SAL/ON

A Blog of Seattle Arts & Lectures

Introductions: Emily St. John Mandel

On March 23, novelist Emily St. John Mandel delivered a thought-provoking lecture about civilization, art, and apocalypse at Town Hall Seattle for SAL’s 2015/16 Literary Arts Series. SAL Executive Director Ruth Dickey introduced her talk and moderated their conversation that evening.

An incredible fever overtook the Seattle Arts & Lectures staff last summer – it was Emily St. John Mandel’s Station Eleven. We passed copies around the office with a fervor, and every single one of us read it for one of our squares in Summer Book Bingo – some of us for the “Read in a Day” square. As you might imagine, we’re a team of folks who love books and love talking about books, but Station Eleven brought out an unprecedented intensity. We’ve recently had several new team members join us, and I found myself pressing the book into one of their hands saying, Read it, read it, you simply must read it.

Station Eleven is that kind of book, and Emily St. John Mandel is that kind of author. What I loved about Station Eleven was its achingly beautiful prose that made me want to read slowly and savor every sentence, combined with the way it left me breathlessly wanting to know what happens, reading faster and faster and later into the night. We at SAL are not alone in our admiration – Station Eleven was a finalist for the National Book Award and the PEN/Faulkner Award and won the Arthur C. Clarke Award. The book follows a traveling troupe of Shakespearean actors in a post apocalyptic world, but more than that, it’s a book about the power of art and community and the fragility of all the things we take for granted. Mandel is also the author of three prior novels: The Lola Quartet, The Singer’s Gun, and Last Night in Montreal, and her essays and stories have appeared widely including in the New Yorker and the New Republic, and she is a staff writer for The Millions.
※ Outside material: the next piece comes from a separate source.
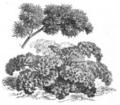 Persil à feuille de fougère Vilmorin-Andrieux 1883.png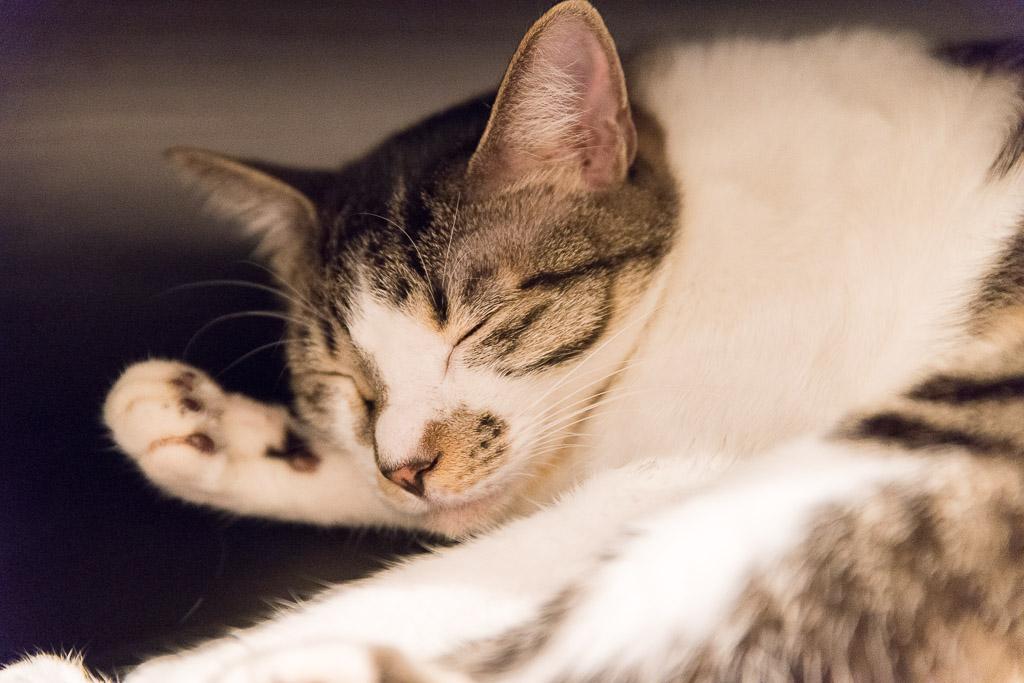 池袋の猫カフェ・ネコリパブリックの猫を撫でたら寝た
In the Singer’s Gun – a novel about immigration and work and legitimacy and loss – Mandel writes about a character’s fascination with the Last Universal Common Ancestor: “The ancestor we have in common with violets, with blue whales, with cats and with ferns. The cell from which we and the starfish and the pterodactyls and the daffodils originated, DNA mutating and spinning out in all directions of the passage of millennia and becoming elm trees, goldfish, humans, cacti and dragonflies, sparrows and panthers, cockroaches, turtles and orchids and dogs. We evolved from the same cell that spawned the daisy, and Elena had always been soothed by the thought.”

Emily St. John Mandel is masterful at finding these connections, finding the details that can soothe and inspire. Chapter 11 of Station Eleven begins, “What was lost in the collapse: almost everything, almost everyone, but there is still such beauty.” Indeed, that is the great gift of Station Eleven, of all Emily St. John Mandel’s brilliant work – to make us see, and feel, and passionately push into the hands of others such beauty. Please join me in warmly welcoming Emily St. John Mandel.